Ainsi, les inégalités économiques (répartition des revenus primaires)
reflètent une concurrence juste : elles sont le moteur du progrès. De
plus, les hauts revenus dégagent l’épargne nécessaire à
l’accumulation du capital productif. L’Etat doit veiller à limiter la
redistribution des richesses et réhabiliter la valeur- travail (crise de
légitimité de l’Etat- providence) : aux politiques d’assistance (welfare)
doivent se substituer des politiques fondées sur une contrepartie en
termes de travail (workfare), ce qui favorise l’intégration sociale.
L’Etat doit laisser un maximum de liberté aux entreprises et au
secteur privé et favoriser le dialogue social entre les partenaires
sociaux (patronat et syndicats).
Mais cette théorie aussi se heurte à des limites pratiques dans la
mesure où il est difficile de soutenir que les modèles libéraux font
toujours beaucoup mieux que les modèles interventionnistes en
matière de régulation du marché du travail …
5) Sur le plan des relations internationales :
Dans la même perspective, les Etats doivent veiller à promouvoir le
libre-échange : dans le domaine des échanges de biens et services,
favoriser la multinationalisation des firmes, et l’ouverture aux flux de
capitaux. Les barrières protectionnistes doivent être levées en vertu
des théories classiques de Smith et Ricardo : la spécialisation
internationale et l’ouverture aux échanges permettent une meilleure
allocation des ressources productives et donc un gain mutuel (le
libre-échange profite à tous les partenaires commerciaux).
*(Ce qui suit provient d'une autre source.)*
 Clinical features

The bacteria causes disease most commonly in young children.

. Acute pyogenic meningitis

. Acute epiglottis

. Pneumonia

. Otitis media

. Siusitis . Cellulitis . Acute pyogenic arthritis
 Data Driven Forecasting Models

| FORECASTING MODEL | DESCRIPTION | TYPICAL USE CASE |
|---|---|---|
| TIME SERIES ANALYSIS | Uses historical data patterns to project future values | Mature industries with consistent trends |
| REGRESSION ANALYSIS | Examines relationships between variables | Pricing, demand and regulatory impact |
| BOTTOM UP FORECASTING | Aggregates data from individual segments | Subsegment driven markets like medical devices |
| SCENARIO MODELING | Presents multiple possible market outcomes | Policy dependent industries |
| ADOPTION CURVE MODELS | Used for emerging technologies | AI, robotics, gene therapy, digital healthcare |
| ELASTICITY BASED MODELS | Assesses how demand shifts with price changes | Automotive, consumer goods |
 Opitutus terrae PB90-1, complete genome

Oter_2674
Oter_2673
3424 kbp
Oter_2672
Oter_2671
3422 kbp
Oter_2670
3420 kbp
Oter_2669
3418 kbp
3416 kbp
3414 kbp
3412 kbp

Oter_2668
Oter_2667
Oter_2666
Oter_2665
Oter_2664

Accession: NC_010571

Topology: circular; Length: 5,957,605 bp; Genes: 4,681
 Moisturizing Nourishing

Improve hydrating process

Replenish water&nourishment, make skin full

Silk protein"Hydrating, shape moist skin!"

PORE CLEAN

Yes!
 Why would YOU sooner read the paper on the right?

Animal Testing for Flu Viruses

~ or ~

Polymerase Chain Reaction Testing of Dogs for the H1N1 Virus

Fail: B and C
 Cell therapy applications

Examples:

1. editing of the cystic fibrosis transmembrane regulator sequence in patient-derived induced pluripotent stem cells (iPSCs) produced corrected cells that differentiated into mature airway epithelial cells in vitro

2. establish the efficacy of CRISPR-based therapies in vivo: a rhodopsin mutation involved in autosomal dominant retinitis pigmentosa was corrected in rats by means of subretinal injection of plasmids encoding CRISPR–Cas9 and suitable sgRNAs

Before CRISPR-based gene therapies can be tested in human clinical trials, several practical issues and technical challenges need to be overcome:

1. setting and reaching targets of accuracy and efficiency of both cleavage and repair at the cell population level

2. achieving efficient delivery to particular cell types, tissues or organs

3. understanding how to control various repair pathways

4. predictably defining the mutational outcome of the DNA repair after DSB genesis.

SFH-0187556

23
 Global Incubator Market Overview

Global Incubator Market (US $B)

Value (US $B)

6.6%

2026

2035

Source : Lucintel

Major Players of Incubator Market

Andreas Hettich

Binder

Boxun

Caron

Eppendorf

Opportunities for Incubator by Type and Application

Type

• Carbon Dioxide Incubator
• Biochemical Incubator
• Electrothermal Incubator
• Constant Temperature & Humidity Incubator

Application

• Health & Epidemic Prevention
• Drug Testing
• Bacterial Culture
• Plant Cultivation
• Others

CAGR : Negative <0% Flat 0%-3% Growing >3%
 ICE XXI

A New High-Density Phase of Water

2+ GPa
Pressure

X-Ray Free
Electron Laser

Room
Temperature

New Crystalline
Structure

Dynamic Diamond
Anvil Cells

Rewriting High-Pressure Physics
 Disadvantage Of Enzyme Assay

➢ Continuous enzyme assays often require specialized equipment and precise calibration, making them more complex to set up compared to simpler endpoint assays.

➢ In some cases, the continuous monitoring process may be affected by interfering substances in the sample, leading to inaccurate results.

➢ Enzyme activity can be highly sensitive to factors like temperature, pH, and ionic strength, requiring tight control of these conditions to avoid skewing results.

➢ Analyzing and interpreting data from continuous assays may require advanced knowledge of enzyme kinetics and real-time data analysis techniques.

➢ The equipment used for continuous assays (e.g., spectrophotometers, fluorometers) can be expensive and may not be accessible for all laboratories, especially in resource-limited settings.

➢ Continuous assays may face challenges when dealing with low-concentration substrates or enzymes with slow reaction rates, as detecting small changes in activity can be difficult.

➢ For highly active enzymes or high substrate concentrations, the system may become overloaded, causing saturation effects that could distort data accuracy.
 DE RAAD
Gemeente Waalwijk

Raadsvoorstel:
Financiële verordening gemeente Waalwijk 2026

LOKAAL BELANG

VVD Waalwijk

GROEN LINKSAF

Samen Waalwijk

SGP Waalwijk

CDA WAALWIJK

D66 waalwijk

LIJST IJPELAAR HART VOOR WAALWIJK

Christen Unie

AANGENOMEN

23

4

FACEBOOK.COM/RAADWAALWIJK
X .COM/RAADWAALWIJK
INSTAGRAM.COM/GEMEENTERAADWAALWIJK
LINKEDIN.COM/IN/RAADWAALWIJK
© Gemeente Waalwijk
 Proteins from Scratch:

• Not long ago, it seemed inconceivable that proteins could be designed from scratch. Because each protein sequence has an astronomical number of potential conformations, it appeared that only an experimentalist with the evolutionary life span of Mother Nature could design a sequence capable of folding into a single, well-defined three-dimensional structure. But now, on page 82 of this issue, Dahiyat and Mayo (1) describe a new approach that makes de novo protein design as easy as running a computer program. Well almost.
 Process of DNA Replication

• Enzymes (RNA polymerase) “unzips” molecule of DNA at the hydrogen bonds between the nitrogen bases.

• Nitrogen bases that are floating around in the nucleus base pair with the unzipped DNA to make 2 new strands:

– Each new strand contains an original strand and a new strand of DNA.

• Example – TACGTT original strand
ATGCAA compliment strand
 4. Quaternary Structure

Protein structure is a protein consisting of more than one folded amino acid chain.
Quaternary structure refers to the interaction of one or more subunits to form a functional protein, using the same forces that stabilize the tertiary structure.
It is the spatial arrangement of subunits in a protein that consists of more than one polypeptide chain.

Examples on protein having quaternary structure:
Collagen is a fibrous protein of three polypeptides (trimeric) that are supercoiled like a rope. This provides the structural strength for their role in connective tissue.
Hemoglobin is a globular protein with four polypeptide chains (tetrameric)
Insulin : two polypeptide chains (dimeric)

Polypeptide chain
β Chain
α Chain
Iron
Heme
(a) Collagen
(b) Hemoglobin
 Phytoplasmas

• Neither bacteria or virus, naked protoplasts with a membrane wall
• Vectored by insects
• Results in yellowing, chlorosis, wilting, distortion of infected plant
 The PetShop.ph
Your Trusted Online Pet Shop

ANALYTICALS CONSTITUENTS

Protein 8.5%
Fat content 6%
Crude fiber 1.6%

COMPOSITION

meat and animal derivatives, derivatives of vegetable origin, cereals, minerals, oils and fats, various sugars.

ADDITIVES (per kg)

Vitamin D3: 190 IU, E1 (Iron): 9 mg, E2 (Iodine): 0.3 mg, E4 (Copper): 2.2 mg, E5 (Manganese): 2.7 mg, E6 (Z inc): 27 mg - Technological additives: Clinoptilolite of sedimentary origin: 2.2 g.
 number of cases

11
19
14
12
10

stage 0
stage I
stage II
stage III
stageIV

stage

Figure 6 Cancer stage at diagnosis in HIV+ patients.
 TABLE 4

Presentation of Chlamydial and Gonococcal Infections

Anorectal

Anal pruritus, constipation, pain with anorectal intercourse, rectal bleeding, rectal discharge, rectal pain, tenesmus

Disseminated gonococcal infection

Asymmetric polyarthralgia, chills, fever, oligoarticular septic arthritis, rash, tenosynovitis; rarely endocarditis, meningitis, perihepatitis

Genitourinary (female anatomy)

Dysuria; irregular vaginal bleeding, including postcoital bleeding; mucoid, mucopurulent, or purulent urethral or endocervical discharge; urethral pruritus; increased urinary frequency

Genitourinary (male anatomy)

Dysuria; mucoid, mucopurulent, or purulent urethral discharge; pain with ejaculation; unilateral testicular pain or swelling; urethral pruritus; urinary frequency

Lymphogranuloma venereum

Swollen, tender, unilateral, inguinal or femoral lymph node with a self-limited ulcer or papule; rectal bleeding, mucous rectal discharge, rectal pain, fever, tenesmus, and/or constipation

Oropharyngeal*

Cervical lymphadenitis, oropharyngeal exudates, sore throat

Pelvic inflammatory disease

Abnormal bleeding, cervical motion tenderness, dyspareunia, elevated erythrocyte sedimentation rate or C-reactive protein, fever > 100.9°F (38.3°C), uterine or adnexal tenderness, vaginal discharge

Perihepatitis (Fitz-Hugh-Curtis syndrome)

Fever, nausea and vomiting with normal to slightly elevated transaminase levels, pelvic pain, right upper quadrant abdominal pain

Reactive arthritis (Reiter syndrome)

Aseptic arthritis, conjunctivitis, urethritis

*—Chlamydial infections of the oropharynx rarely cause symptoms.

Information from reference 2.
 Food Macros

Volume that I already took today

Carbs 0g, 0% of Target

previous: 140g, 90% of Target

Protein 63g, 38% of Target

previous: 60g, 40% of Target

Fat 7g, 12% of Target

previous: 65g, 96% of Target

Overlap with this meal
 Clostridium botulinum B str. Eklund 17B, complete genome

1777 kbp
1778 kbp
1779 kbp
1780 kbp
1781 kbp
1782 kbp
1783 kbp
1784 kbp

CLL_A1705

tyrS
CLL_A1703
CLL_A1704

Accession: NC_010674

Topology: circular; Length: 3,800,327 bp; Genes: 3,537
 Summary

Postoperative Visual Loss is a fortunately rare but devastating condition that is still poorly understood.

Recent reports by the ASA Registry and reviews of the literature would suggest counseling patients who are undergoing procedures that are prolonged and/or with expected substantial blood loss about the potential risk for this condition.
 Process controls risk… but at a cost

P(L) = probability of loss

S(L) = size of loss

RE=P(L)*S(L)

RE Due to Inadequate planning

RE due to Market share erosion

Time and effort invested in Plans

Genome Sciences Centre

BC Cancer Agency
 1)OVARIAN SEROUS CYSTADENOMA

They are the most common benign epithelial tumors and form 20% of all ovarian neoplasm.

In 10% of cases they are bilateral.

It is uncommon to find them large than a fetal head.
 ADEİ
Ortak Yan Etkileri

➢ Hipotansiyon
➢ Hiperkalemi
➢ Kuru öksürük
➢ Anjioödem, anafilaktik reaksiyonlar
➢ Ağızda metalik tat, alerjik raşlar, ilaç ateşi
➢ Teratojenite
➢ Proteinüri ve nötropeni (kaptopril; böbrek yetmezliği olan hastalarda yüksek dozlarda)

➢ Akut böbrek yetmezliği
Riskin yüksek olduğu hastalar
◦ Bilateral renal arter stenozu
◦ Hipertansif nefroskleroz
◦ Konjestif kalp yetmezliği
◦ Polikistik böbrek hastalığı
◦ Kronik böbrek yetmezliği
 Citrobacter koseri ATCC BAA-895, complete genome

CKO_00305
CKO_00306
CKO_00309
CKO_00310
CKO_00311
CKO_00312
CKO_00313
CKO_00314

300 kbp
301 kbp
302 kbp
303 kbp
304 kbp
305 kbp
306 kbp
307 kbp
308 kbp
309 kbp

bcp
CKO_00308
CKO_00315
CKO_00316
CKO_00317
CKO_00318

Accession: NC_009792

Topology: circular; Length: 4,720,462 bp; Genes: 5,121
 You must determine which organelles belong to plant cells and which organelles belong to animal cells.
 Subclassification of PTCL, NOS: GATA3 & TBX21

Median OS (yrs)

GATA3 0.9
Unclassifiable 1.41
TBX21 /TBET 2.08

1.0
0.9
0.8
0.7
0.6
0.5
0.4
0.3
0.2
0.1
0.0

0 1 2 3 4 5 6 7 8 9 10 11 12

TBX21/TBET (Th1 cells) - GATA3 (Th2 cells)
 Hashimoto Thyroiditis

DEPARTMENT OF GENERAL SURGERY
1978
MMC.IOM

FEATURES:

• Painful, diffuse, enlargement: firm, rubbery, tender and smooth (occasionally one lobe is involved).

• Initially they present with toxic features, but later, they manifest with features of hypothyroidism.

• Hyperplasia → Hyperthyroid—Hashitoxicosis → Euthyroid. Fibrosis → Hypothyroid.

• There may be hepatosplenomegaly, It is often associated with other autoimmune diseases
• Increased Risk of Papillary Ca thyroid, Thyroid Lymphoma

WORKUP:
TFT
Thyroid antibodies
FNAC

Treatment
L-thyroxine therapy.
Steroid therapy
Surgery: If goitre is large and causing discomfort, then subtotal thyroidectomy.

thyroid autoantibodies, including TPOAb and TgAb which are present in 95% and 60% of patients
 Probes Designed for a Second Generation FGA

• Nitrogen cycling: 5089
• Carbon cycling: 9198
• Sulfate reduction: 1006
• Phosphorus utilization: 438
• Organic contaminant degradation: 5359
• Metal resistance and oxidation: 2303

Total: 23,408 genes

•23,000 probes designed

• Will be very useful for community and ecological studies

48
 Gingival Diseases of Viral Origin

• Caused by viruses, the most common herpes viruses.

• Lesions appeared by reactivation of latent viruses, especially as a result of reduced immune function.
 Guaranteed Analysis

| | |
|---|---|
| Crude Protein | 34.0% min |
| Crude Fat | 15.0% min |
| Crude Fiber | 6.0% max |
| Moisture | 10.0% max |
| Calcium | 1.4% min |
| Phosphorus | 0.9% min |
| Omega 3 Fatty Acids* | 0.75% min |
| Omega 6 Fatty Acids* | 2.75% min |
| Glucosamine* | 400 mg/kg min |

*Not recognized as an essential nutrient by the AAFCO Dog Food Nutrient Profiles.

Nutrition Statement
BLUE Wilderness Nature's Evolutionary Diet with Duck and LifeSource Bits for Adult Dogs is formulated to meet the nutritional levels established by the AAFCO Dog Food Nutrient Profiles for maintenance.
Dans la
théorie néoclassique du commerce international, les pays doivent se
spécialiser dans les productions qui incorporent le facteur de
production détenu en abondance (travail ou capital).
L’insertion dans le marché mondial permet une convergence des
niveaux de vie et un enrichissement de tous les pays.
L’Etat ne serait alors nécessaire que pour organiser la concurrence
et faire respecter des règles (régulation concurrentielle). Il devrait se
désengager en réduisant sa fiscalité et le coût du travail pour doper
la compétitivité- prix des entreprises nationales et attirer les IDE, les
investissements de portefeuille, etc.
L’Intégration économique européenne a d’abord été pensée comme
une zone de libre-échange qui s’appuie sur les principes du
libéralisme économique, et on devrait en rester à cette dynamique…
Mais cette théorie se heurte à des limites pratiques dont les plus
éclatantes sont les crises qui deviennent plus fréquentes avec
l’autonomisation de la sphère financière …
II/ La dynamique de l’Etat et ses limites
1) Le moteur : Face aux limites du libre-marché, on peut observer
que la croissance de long terme peut, voire doit, aussi s’appuyer sur
une mobilisation de la dépense publique capable de stimuler la
productivité des entreprises privées. Ll’Etat peut mettre en œuvre
des dépenses en matière de capital humain pour favoriser la
qualification de la main-d’œuvre, développer les infrastructures
publiques (réseaux de transport, de communication), et promouvoir la
recherche/ développement (technopôles, pôles de compétitivité, etc.).